Spatial reasoning rows:
──────────

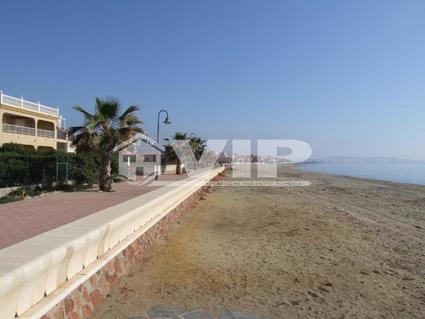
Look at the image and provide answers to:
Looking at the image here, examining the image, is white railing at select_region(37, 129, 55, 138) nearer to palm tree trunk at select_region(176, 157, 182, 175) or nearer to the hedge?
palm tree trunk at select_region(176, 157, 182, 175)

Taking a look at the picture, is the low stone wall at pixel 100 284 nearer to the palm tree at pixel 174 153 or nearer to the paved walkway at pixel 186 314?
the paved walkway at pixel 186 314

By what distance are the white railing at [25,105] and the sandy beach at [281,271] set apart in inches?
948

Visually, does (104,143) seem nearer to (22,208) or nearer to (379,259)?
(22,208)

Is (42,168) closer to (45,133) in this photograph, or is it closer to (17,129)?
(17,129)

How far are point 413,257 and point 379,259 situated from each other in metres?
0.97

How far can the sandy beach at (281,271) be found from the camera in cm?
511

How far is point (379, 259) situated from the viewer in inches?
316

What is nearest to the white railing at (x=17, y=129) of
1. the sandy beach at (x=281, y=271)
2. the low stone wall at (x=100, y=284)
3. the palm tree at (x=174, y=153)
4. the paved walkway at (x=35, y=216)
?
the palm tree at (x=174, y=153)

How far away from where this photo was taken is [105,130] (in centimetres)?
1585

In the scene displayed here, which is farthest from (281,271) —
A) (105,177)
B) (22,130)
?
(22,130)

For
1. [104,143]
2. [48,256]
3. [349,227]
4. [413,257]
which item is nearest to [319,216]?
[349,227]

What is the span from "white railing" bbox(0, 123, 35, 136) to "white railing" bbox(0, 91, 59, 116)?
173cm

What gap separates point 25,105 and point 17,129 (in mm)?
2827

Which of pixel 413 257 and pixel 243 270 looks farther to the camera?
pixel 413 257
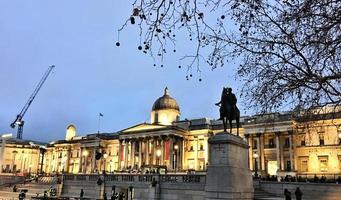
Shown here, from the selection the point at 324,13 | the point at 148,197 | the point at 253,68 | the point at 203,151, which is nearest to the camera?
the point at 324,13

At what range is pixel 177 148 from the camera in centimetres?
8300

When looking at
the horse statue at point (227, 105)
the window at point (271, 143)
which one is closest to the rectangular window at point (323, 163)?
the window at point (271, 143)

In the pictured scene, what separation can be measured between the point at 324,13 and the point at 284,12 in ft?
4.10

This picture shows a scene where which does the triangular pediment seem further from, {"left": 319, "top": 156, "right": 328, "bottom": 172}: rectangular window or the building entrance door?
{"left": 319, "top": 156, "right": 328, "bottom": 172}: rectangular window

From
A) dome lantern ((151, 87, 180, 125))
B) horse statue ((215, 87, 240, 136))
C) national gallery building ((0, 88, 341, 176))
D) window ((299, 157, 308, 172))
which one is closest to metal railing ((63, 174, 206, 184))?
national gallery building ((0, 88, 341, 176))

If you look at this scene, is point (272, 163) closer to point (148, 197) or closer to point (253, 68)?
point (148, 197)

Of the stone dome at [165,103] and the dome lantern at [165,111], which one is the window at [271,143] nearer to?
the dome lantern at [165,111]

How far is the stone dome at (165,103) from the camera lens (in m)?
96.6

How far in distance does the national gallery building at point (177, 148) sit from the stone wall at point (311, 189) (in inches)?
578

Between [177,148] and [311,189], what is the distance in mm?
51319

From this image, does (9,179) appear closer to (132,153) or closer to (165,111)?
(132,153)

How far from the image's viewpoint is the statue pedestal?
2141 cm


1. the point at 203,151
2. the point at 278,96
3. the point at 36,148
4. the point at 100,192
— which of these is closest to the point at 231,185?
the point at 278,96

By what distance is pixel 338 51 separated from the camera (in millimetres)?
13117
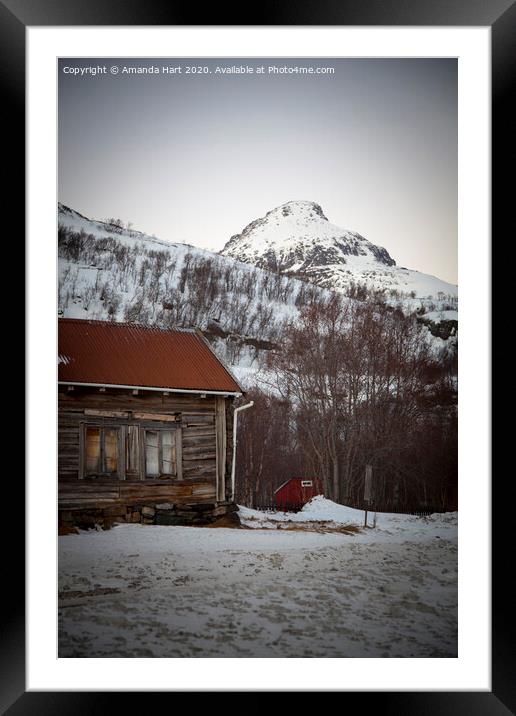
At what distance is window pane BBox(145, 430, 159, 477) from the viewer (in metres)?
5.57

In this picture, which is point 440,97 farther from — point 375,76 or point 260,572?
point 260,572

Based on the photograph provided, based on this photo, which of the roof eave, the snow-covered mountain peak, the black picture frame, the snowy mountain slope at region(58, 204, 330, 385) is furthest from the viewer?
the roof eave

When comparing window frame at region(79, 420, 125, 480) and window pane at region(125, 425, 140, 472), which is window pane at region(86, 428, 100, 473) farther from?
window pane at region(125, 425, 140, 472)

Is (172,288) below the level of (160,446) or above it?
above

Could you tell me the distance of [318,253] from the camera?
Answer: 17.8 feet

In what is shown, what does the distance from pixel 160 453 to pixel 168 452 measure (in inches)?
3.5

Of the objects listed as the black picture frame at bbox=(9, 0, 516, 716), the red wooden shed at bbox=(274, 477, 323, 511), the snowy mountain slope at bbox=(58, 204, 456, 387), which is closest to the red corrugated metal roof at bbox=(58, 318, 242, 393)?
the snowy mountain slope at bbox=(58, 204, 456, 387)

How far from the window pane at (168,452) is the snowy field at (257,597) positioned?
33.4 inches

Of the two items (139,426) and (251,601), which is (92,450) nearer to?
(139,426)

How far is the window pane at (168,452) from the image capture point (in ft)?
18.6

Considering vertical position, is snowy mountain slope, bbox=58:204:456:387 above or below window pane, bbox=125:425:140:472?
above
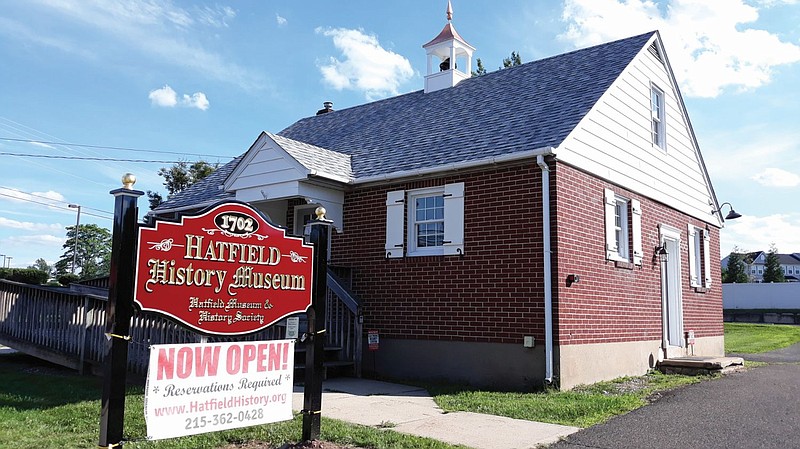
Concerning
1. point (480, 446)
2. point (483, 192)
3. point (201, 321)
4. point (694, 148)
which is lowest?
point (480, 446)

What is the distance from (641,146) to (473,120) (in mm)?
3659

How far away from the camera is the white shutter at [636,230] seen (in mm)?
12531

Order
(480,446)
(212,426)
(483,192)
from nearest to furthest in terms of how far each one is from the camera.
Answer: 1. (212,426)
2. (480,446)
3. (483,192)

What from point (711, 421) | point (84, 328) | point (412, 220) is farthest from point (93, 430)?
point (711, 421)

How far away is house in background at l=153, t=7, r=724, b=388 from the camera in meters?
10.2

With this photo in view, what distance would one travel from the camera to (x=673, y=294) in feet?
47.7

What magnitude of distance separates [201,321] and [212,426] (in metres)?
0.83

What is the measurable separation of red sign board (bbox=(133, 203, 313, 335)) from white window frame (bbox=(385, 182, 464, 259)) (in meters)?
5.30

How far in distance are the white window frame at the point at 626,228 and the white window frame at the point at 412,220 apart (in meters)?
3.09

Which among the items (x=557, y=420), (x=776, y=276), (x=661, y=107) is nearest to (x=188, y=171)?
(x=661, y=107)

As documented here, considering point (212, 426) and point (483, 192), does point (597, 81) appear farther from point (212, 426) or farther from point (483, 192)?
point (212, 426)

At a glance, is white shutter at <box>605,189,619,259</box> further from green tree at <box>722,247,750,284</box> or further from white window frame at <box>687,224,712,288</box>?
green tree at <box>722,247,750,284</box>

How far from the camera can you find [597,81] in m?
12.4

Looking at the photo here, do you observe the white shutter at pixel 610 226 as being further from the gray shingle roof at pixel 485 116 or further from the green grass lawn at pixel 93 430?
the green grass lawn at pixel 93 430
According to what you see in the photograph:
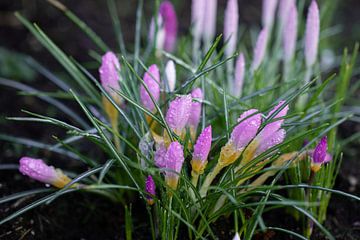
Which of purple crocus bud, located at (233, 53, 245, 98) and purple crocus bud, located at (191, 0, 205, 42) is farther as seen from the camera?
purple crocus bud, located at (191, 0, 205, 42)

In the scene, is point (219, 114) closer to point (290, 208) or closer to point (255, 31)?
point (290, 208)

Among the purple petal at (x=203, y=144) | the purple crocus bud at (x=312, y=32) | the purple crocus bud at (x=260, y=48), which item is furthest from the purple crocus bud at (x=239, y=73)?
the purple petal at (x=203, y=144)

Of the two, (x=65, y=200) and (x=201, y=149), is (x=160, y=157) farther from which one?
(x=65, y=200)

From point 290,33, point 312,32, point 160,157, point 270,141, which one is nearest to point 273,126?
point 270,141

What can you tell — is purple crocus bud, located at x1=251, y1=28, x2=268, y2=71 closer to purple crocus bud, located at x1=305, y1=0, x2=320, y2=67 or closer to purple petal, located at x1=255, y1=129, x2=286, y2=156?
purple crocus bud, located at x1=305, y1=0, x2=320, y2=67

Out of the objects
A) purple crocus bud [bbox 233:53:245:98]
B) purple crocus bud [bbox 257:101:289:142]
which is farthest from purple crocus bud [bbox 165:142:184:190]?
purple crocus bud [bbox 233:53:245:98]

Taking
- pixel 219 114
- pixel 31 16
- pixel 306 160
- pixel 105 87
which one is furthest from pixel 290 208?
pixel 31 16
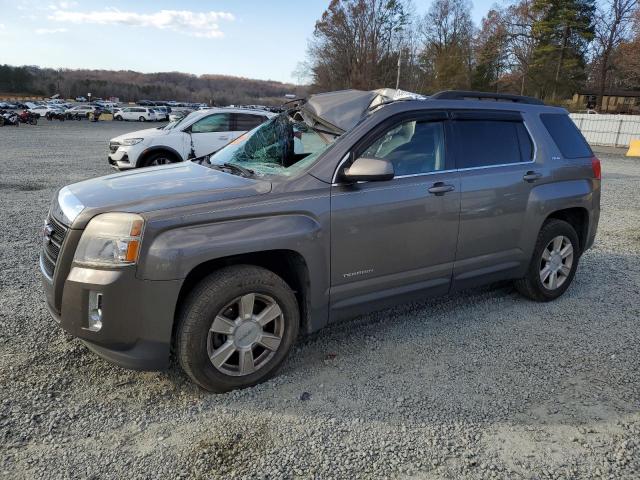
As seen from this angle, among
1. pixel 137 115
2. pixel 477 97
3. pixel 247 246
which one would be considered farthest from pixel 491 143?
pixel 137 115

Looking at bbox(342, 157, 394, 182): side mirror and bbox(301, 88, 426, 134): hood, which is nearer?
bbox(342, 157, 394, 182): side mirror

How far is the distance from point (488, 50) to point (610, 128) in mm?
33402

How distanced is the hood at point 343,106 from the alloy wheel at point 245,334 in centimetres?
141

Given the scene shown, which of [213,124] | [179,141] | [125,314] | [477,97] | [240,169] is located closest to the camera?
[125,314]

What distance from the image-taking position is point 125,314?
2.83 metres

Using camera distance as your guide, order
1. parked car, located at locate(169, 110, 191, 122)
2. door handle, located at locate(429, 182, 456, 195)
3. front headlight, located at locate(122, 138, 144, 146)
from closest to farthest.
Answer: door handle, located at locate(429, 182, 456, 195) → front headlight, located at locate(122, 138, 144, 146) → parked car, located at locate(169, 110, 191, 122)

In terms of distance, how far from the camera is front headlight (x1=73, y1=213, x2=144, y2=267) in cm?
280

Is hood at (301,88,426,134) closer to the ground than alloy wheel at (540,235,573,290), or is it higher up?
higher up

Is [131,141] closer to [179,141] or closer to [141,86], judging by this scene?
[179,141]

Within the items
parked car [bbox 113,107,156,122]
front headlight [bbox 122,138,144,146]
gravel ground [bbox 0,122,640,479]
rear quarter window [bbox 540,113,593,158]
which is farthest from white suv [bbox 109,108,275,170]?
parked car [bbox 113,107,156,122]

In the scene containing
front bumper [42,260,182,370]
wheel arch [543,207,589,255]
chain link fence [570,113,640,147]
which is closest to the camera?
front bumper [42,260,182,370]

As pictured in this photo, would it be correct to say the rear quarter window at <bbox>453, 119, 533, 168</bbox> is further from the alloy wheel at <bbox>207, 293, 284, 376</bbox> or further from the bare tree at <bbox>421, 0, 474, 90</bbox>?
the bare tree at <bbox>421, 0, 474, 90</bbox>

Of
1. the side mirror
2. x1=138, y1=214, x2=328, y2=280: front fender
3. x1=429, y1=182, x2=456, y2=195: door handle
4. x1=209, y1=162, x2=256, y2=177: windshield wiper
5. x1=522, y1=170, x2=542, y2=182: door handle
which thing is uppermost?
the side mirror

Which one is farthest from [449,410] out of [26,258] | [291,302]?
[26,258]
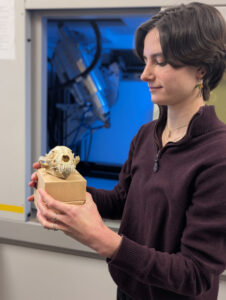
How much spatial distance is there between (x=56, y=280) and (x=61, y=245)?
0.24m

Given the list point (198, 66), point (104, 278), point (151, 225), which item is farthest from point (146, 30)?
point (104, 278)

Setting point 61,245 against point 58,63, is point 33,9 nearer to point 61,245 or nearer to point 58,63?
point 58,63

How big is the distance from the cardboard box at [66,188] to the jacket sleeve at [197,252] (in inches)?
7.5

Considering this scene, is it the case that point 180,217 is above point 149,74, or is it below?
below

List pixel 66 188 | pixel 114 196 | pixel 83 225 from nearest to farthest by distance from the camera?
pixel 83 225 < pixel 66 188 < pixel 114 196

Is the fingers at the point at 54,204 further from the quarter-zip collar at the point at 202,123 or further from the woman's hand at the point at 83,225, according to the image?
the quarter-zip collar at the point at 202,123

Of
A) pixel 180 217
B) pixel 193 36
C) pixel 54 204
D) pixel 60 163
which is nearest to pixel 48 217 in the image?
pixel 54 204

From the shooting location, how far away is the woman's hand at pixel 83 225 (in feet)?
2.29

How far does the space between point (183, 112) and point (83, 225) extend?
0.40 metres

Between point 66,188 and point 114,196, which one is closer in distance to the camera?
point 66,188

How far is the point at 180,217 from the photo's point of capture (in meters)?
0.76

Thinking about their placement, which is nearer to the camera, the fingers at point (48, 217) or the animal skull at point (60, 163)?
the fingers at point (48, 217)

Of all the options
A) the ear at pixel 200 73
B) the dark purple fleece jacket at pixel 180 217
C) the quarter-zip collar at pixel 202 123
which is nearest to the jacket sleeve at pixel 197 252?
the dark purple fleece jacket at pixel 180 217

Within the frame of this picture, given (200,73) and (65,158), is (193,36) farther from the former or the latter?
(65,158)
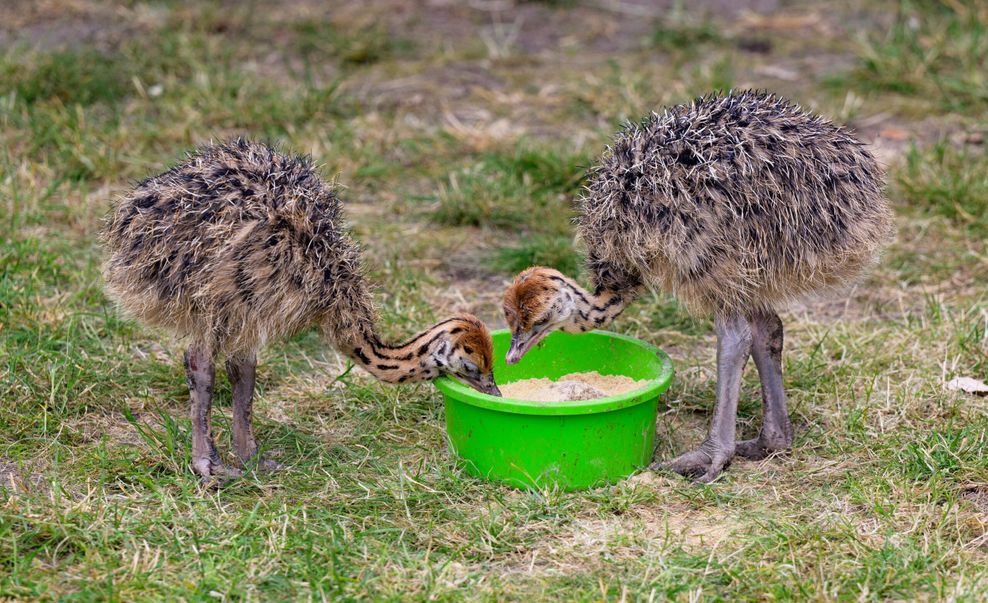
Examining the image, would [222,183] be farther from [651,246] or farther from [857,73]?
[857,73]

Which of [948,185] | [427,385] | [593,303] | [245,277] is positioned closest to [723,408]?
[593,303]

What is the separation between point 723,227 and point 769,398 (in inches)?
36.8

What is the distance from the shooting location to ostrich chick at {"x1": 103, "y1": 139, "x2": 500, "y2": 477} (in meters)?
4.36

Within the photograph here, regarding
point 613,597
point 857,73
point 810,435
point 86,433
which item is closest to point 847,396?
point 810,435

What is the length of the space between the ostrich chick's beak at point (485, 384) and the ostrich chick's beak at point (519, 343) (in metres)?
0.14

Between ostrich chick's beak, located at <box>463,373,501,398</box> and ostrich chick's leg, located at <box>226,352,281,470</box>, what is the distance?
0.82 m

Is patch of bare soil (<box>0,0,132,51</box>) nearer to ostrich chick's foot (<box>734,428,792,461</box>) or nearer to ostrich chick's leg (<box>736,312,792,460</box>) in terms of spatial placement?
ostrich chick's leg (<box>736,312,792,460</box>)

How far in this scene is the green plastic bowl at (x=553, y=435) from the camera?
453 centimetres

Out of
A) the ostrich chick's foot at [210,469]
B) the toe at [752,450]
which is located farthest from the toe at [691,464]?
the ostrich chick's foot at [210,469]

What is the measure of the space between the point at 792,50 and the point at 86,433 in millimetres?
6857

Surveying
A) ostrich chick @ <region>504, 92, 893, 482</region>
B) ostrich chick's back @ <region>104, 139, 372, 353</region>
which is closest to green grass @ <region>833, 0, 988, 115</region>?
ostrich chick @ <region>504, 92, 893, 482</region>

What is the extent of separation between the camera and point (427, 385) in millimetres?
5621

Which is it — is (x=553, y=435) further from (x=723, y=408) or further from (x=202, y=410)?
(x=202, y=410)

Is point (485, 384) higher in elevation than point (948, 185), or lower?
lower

──────────

DIRECTIVE: Substitute "door frame" for "window frame" in the rows between the line holding "Based on the" and the line holding "Answer: 17.8 feet", inclusive, and return only those lines with nothing else changed.

SOLUTION BELOW:
Based on the photograph provided, based on this photo, which of the roof eave, the snow-covered mountain peak, the black picture frame, the snowy mountain slope at region(58, 204, 330, 385) is furthest from the viewer?
the roof eave

When comparing door frame at region(79, 420, 125, 480) and window pane at region(125, 425, 140, 472), which is window pane at region(86, 428, 100, 473) farther from?
window pane at region(125, 425, 140, 472)

Is (172,288) below the level of (160,446) or above it?
above

Could you tell me the distance of [318,253] from the camera?
Answer: 17.8 feet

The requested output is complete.